Source data
━━━━━━━━━━━━━━━━
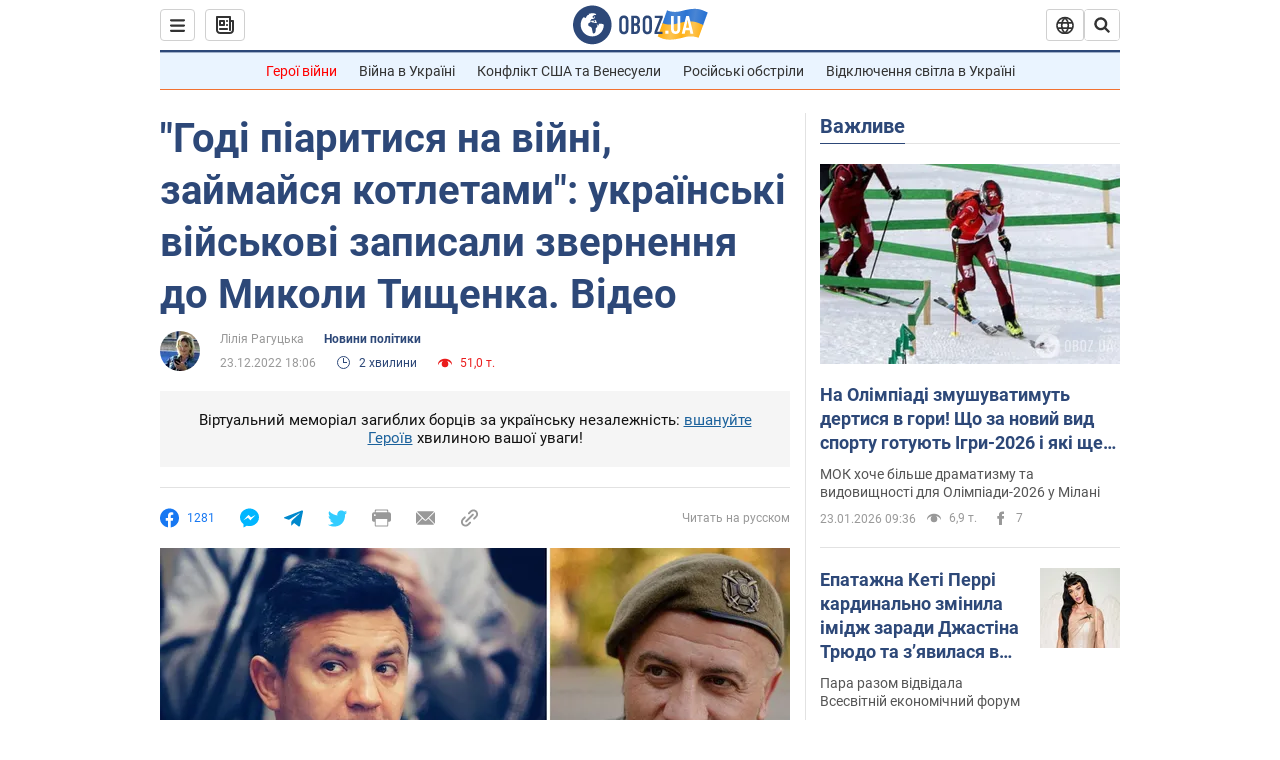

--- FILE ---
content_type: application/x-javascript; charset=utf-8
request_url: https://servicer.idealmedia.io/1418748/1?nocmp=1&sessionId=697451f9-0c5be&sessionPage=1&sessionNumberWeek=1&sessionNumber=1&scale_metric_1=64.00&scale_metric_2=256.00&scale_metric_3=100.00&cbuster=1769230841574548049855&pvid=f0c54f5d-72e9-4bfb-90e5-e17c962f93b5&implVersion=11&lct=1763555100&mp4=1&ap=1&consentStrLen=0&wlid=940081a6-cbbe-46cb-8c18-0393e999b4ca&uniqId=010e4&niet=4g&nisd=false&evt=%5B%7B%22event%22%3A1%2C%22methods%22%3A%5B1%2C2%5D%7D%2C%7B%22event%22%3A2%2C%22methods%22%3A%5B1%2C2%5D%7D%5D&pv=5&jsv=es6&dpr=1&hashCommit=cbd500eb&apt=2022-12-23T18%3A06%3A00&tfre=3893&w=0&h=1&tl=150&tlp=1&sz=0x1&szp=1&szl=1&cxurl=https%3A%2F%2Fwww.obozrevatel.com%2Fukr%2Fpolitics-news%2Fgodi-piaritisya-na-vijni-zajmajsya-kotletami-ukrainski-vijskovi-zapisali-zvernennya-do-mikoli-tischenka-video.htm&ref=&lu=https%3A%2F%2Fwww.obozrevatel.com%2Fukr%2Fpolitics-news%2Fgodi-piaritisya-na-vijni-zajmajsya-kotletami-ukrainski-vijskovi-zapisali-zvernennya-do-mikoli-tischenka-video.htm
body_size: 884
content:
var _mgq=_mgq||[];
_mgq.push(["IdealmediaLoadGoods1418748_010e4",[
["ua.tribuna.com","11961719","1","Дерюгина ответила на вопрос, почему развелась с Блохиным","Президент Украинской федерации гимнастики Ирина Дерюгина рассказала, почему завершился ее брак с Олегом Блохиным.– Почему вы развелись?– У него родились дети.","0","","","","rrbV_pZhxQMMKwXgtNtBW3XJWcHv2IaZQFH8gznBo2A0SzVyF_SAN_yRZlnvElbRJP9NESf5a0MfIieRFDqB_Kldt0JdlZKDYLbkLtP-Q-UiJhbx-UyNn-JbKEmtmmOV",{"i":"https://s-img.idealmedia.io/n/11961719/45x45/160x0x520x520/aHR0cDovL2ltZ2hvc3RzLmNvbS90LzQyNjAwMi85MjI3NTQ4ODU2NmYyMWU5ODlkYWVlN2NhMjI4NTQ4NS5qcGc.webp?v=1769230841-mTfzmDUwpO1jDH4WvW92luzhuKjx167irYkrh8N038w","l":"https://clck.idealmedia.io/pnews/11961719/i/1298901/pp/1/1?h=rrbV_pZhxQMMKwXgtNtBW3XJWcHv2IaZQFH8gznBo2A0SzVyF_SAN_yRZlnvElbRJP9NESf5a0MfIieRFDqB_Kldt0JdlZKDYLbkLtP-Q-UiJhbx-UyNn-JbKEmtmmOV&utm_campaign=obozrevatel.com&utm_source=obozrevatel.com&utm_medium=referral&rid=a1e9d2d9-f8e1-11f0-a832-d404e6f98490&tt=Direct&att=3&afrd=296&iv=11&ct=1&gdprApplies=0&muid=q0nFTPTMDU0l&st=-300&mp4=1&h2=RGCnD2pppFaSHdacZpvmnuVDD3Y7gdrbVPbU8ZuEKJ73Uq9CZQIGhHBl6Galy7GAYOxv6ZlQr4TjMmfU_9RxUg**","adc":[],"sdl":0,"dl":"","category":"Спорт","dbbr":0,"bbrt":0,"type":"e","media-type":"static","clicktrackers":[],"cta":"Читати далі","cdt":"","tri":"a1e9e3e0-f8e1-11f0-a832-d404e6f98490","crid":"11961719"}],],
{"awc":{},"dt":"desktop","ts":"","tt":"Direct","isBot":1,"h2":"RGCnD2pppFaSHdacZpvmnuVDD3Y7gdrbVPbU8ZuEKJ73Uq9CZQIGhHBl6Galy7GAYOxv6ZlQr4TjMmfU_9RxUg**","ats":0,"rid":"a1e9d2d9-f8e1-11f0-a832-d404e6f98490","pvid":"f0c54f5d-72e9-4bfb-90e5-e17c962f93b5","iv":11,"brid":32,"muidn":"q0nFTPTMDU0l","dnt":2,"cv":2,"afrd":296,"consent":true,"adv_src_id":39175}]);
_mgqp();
━━━━━━━━━━━━━━━━
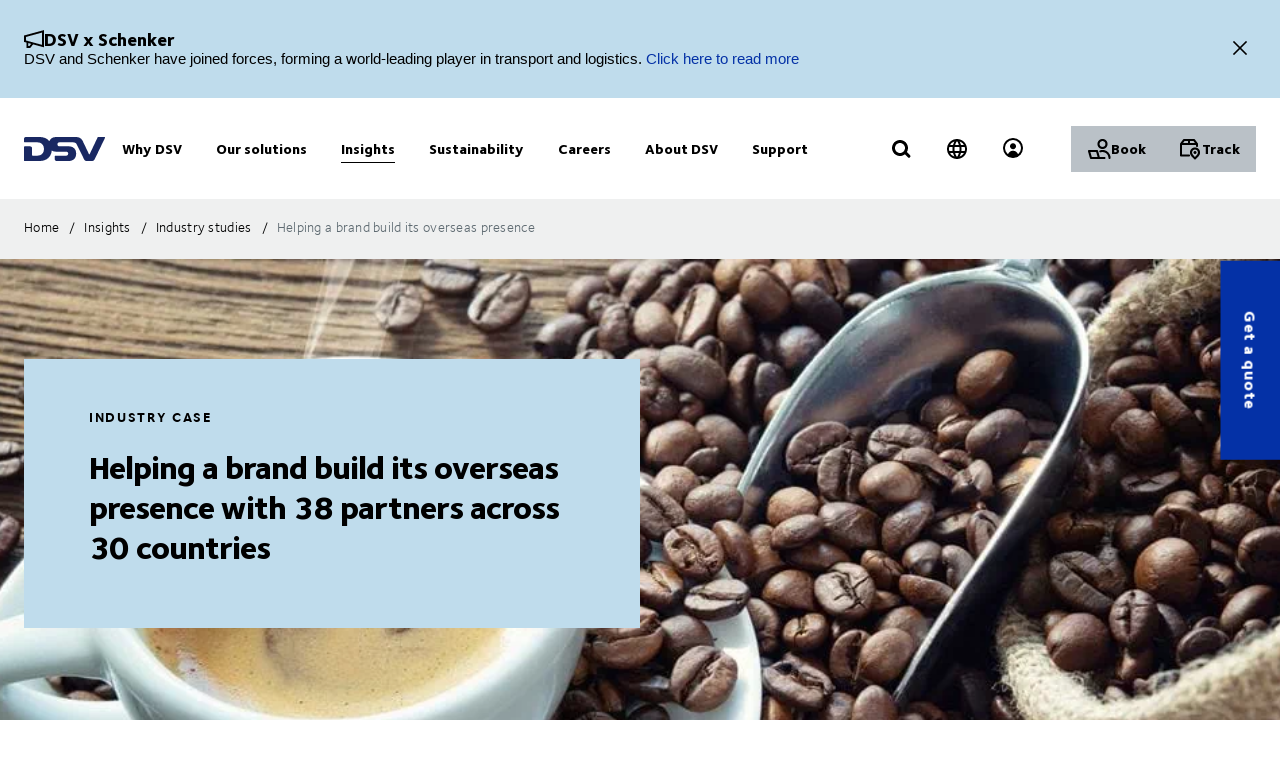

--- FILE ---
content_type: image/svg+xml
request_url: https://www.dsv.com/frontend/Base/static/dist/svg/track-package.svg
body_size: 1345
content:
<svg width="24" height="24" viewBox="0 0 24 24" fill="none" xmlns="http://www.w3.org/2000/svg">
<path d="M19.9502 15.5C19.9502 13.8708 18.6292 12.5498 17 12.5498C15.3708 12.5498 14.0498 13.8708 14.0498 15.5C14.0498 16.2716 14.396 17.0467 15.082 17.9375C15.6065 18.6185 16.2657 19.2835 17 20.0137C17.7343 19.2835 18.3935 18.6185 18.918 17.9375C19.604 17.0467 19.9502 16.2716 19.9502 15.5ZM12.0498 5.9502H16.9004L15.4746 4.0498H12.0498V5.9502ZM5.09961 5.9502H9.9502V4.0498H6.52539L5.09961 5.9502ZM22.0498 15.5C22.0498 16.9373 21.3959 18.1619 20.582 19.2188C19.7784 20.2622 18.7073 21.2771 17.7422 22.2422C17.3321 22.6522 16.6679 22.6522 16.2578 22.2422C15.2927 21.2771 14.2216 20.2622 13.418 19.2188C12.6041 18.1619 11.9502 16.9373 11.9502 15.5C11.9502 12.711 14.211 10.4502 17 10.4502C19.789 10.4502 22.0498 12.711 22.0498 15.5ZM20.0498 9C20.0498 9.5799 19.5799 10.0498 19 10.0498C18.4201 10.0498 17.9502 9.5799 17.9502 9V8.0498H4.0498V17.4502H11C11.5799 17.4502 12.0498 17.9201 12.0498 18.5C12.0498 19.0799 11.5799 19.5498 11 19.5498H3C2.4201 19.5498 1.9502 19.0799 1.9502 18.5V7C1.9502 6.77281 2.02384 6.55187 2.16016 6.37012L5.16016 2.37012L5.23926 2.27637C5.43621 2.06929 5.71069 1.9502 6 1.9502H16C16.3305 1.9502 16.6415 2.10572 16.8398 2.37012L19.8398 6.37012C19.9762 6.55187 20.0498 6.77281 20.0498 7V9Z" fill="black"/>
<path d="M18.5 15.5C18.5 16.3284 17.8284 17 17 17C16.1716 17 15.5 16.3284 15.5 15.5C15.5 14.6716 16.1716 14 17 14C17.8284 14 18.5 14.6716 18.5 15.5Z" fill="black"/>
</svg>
━━━━━━━━━━━━━━━━
- _WHAT YOU HAVE TO DO_: Search the entries above for the word "static" and copy each line where it appears.

- _FINISHED TASK_:
["ua.tribuna.com","11961719","1","Дерюгина ответила на вопрос, почему развелась с Блохиным","Президент Украинской федерации гимнастики Ирина Дерюгина рассказала, почему завершился ее брак с Олегом Блохиным.– Почему вы развелись?– У него родились дети.","0","","","","rrbV_pZhxQMMKwXgtNtBW3XJWcHv2IaZQFH8gznBo2A0SzVyF_SAN_yRZlnvElbRJP9NESf5a0MfIieRFDqB_Kldt0JdlZKDYLbkLtP-Q-UiJhbx-UyNn-JbKEmtmmOV",{"i":"https://s-img.idealmedia.io/n/11961719/45x45/160x0x520x520/aHR0cDovL2ltZ2hvc3RzLmNvbS90LzQyNjAwMi85MjI3NTQ4ODU2NmYyMWU5ODlkYWVlN2NhMjI4NTQ4NS5qcGc.webp?v=1769230841-mTfzmDUwpO1jDH4WvW92luzhuKjx167irYkrh8N038w","l":"https://clck.idealmedia.io/pnews/11961719/i/1298901/pp/1/1?h=rrbV_pZhxQMMKwXgtNtBW3XJWcHv2IaZQFH8gznBo2A0SzVyF_SAN_yRZlnvElbRJP9NESf5a0MfIieRFDqB_Kldt0JdlZKDYLbkLtP-Q-UiJhbx-UyNn-JbKEmtmmOV&utm_campaign=obozrevatel.com&utm_source=obozrevatel.com&utm_medium=referral&rid=a1e9d2d9-f8e1-11f0-a832-d404e6f98490&tt=Direct&att=3&afrd=296&iv=11&ct=1&gdprApplies=0&muid=q0nFTPTMDU0l&st=-300&mp4=1&h2=RGCnD2pppFaSHdacZpvmnuVDD3Y7gdrbVPbU8ZuEKJ73Uq9CZQIGhHBl6Galy7GAYOxv6ZlQr4TjMmfU_9RxUg**","adc":[],"sdl":0,"dl":"","category":"Спорт","dbbr":0,"bbrt":0,"type":"e","media-type":"static","clicktrackers":[],"cta":"Читати далі","cdt":"","tri":"a1e9e3e0-f8e1-11f0-a832-d404e6f98490","crid":"11961719"}],],
request_url: https://www.dsv.com/frontend/Base/static/dist/svg/track-package.svg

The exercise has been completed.